D. Economic efficiency
- Identify Pareto improvements.
- Apply the "compensation test" to identify potential Pareto improvements (also called "economically efficient changes").
- Compute changes in producer and consumer surplus and compute social deadweight loss from a price ceiling, a price floor, a quota on sellers, or a quota on buyers, given graphs of linear demand and supply.
- Compute changes in producer and consumer surplus and compute social deadweight loss from an excise (per-unit) tax or subsidy, given graphs of linear demand and supply.
- Compute changes in producer and consumer surplus and compute welfare gain from international trade, given graphs of linear demand and supply and a new world price.

Part 4: Perfect and Imperfect Competition

A. Perfect competition
- Apply the "zero economic profit" condition to identify long-run industry equilibrium.
- Find the time path of prices in response to a demand shift, given graphs of short-run supply and long-run supply.
- Distinguish constant-cost industries from increasing-cost industries based on their long-run supply curves.
- Identify situations of economy-wide efficiency by applying the condition that the slope of the production-possibility curve must be equal to the price ratio and to all consumers' marginal rates of substitution.
B. Monopoly
- Compute marginal revenue from data on changes in price and quantity sold.
- Compute the monopolist's profit-maximizing quantity and price from graphs of demand, marginal revenue, and marginal cost.
- Compute the monopolist's profit-maximizing price by applying the pricing rule P = MC/(1+(1/e)).
- Apply the pricing rule to a market-segmenting ("third degree") price-discriminating monopolist.
- Compute optimal quantity, revenue, and profit for a perfect ("first-degree") price-discriminating monopolist, from graphs of demand, marginal revenue, and constant marginal cost.
- Identify incentives to cheat in a cartel.
C. Monopolistic competition
- Distinguish homogeneous from differentiated products.
- Identify markets that might be characterized by monopolistic competition based on entry conditions and degree of product differentiation.
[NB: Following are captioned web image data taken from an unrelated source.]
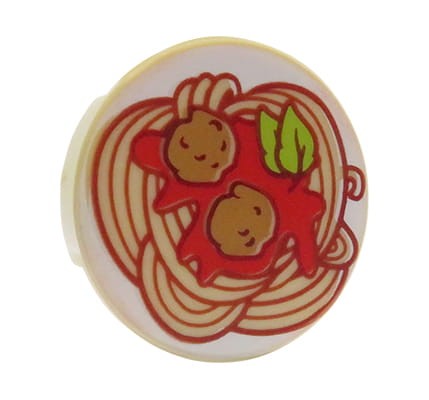 LEGO spaghetti / pasta with meatballs and sauce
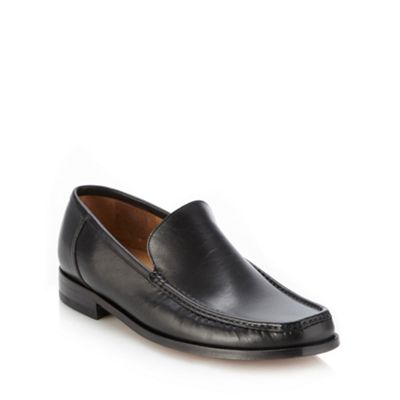 Black formal leather moccasins                                                                                                  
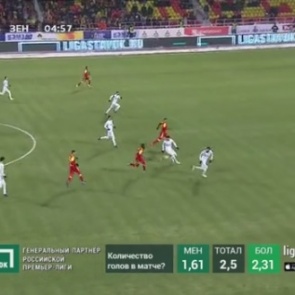 Вратарь сборной России вкатился с мячом в ворота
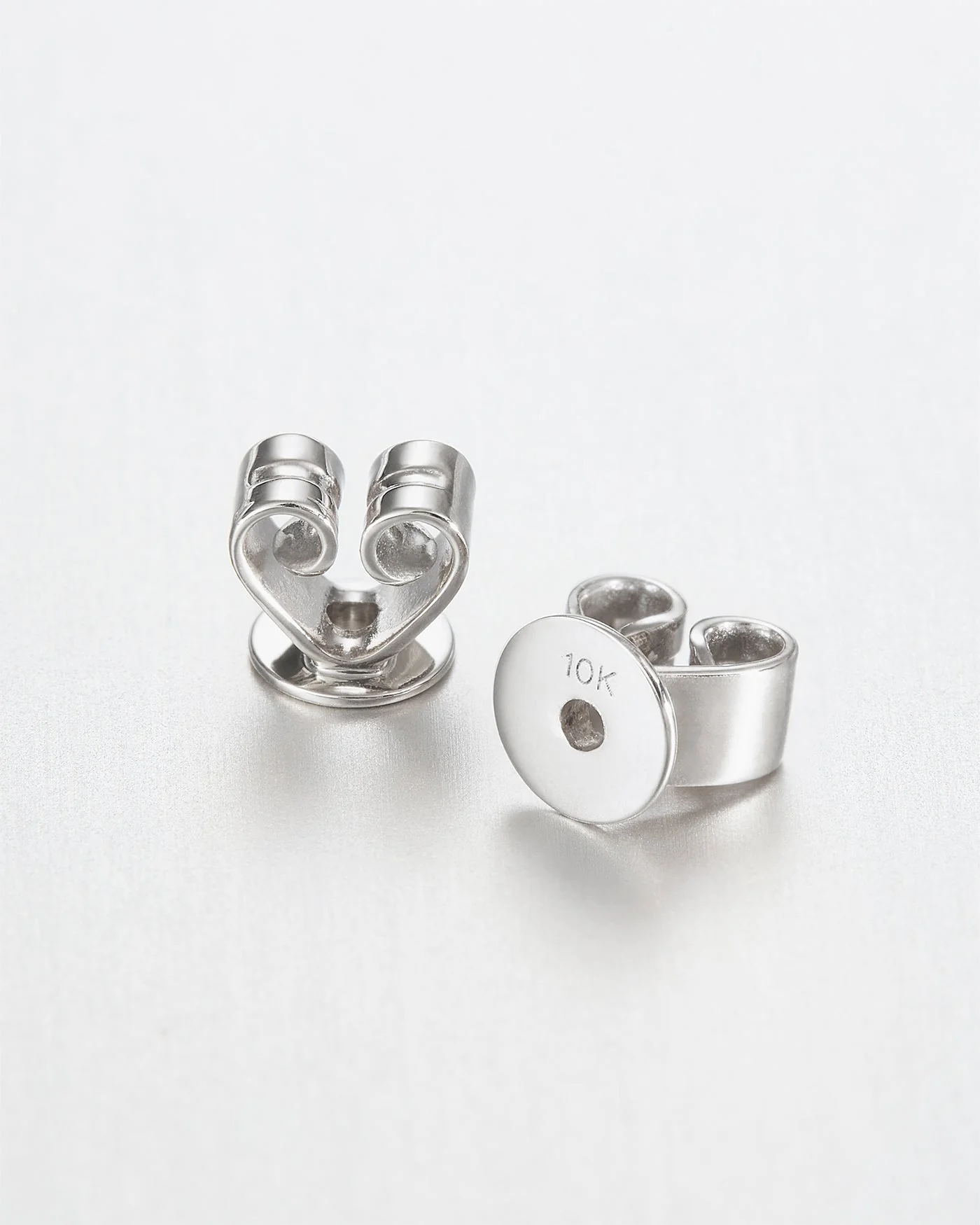 10K White Gold Lab Grown Diamond Bar Stud Earrings - 0.22 CTW - Image 3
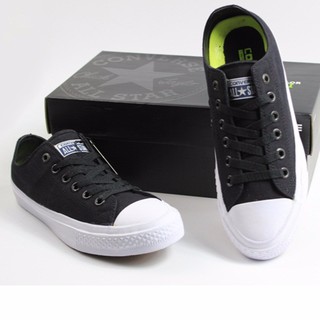 Giày ck2 allstar nữ cổ thấp xám đậm + tất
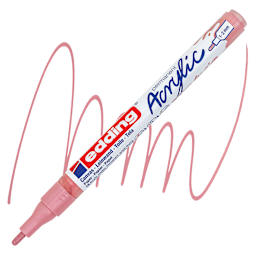 Edding Acrylic Paint Marker - Classy Mauve 935, Fine marker and swatch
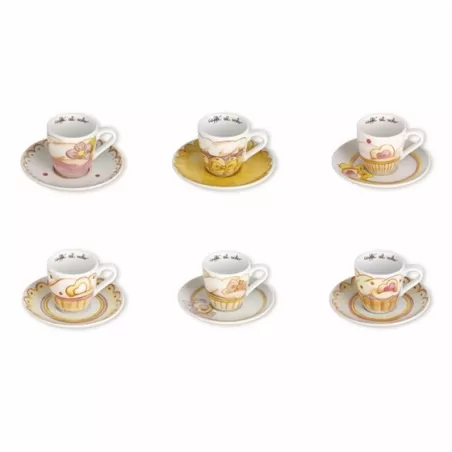Conf 6 tazzine espresso cupcake - Thun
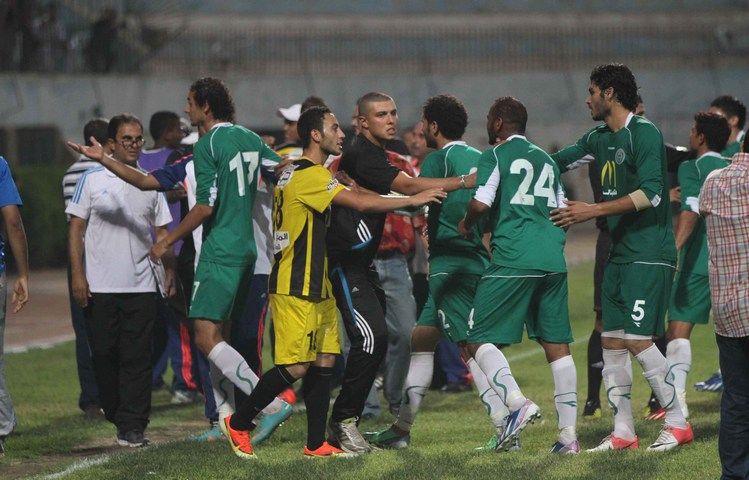 اشتباكات شهدتها المباراة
Part 5: Input Markets and Environmental Economics*

A. Markets that determine people's incomes
- Compute the value of marginal product from a table of output and input levels and data on output price, and find the profit-maximizing level of the input given the input price.
- Identify a worker's optimal labor supply, given a graph of a set of indifference curves, total available time, and a wage rate.
- Generate a worker's labor supply curve, given a graph of a set of indifference curves and total available time.
- Distinguish the elasticity of demand for labor at the firm level (no change in output price) from elasticity at the industry level (with change in output price).
- Identify major causes of wage differentials: education, experience.
B. Environmental economics
- Determine whether unregulated markets produce too little or too much when there are externalities.
- Compute socially-optimal and actual output levels, from graphs of demand, supply, and marginal social benefit or marginal social cost.
- Identify examples of nonrival or nonexcludable public goods.

* These topics are not covered in the summer term, and are covered only as time permits in the regular term.